That is what they are working on, but that needs high-quality training data: htt...

posguy · on Aug 9, 2020

Mozilla DeepSpeech is trained on about 2000 hours of audio that is mostly spoken by American males. It has little ability to handle noise or accents and has a 5.97% Word Error Rate on LibriVox (which is noiseless, plain spoken english).

Meanwhile, Google, Microsoft & IBM have tons of fresh audio coming in constantly to use in augmenting their models.

Baidu was able to build a competitive English Speech to Text model with 5000 hours of quality audio to train against.

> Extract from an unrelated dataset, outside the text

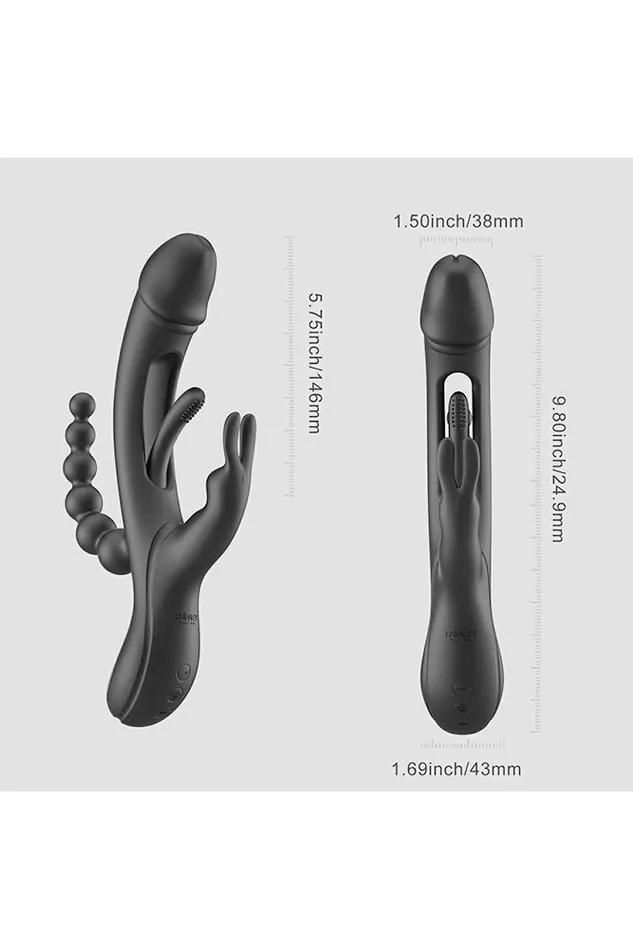Vibrators Honey Play Box Honey Play Box Trilux Triple Stim AppControlled Vibrator Blue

Mozilla did create Common Voice to address this serious data gap, but it has only collected 1492hrs of validated English audio: https://commonvoice.mozilla.org/en/datasets

scrollaway · on Aug 9, 2020

There's tens of millions of hours of video content out there that has been subtitled pretty well, and I'd wager a lot of it is under usable licenses for Mozilla. Has that been considered?

est31 · on Aug 9, 2020

If you know such sources, file an issue, and better yet, download the video content yourself and publish a dataset.

But note that raw video content is not training data. It has to be segmented to be in short enough parts for training (few seconds), the subtitles have to be aligned to match what's said precisely, and one needs to balance the data, e.g. when 90% of speakers are men and 10% are women, you have a problem.

scrollaway · on Aug 10, 2020

Gotcha, all excellent points.